14. Come affermato dal primo giudice, infine, e ribadito nella decisione cautelare di questo Consiglio di Stato, le questioni inerenti la futura potenzialità dell’impianto sono state differite al momento del rilascio dell’autorizzazione regionale: anticiparle a quello di legittimazione della edificazione della struttura “contenitore”, malgrado le diverse indicazioni della proprietà, equivarrebbe a considerare queste ultime volutamente riduttive per aggirare l’impianto normativo.
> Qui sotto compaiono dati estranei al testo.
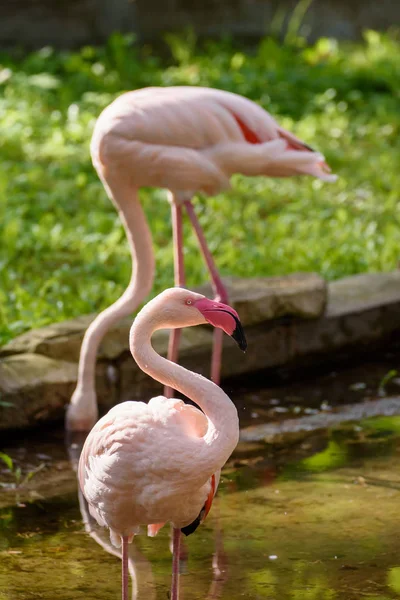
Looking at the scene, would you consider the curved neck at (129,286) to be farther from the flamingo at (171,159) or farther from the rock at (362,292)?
the rock at (362,292)

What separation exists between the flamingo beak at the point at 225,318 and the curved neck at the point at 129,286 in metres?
1.79

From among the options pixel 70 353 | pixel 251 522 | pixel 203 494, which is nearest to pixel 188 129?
pixel 70 353

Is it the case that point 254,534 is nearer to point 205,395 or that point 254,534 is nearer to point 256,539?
point 256,539

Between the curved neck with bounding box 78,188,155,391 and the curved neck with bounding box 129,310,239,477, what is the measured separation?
1625 mm

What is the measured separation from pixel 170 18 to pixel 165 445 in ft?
29.4

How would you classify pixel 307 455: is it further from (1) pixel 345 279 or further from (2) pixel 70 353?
(1) pixel 345 279

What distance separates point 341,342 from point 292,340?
30cm

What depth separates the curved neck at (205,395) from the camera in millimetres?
2771

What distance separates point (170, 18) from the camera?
11125 millimetres

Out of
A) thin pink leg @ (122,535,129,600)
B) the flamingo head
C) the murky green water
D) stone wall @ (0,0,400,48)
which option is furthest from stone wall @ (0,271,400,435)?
stone wall @ (0,0,400,48)

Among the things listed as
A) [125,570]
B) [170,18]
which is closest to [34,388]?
[125,570]

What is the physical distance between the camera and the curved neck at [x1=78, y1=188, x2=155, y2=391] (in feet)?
15.1

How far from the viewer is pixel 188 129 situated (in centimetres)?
475

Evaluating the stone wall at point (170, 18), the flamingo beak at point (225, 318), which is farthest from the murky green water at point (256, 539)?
the stone wall at point (170, 18)
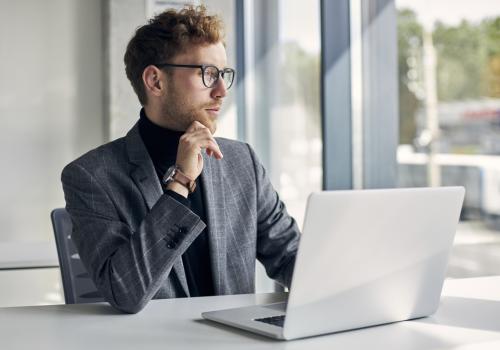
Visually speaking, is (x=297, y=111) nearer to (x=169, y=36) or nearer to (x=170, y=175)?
(x=169, y=36)

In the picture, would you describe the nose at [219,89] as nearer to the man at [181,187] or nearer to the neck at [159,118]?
the man at [181,187]

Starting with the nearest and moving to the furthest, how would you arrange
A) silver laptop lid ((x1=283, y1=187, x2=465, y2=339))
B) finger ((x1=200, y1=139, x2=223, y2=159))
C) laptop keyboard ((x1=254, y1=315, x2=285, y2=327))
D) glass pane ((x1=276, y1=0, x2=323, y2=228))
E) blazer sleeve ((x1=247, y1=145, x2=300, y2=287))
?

Circostanza non solo non provata, ma anche estranea al perimetro dell’odierna decisione.
15. Per tutto quanto sopra detto, l’appello deve essere respinto.
La complessità della materia astrattamente sottesa alla controversia giustifica la compensazione delle spese del grado di giudizio.
P.Q.M.
Il Consiglio di Stato in sede giurisdizionale
Sezione Seconda, definitivamente pronunciando sull’appello, come in epigrafe proposto, lo respinge.
Spese del grado compensate.
Ordina che la presente sentenza sia eseguita dall’autorità amministrativa.
Così deciso dalla Sezione Seconda del Consiglio di Stato con sede in Roma nella camera di consiglio del giorno 1 dicembre 2020, tenutasi con modalità da remoto e con la contemporanea e continuativa presenza dei magistrati:
Gianpiero Paolo Cirillo – Presidente
Giancarlo Luttazi – Consigliere
Oreste Mario Caputo – Consigliere
Antonella Manzione – Consigliere, Estensore
Carla Ciuffetti – Consigliere
In caso di diffusione omettere le generalità e gli altri dati identificativi dei soggetti interessati nei termini indicati.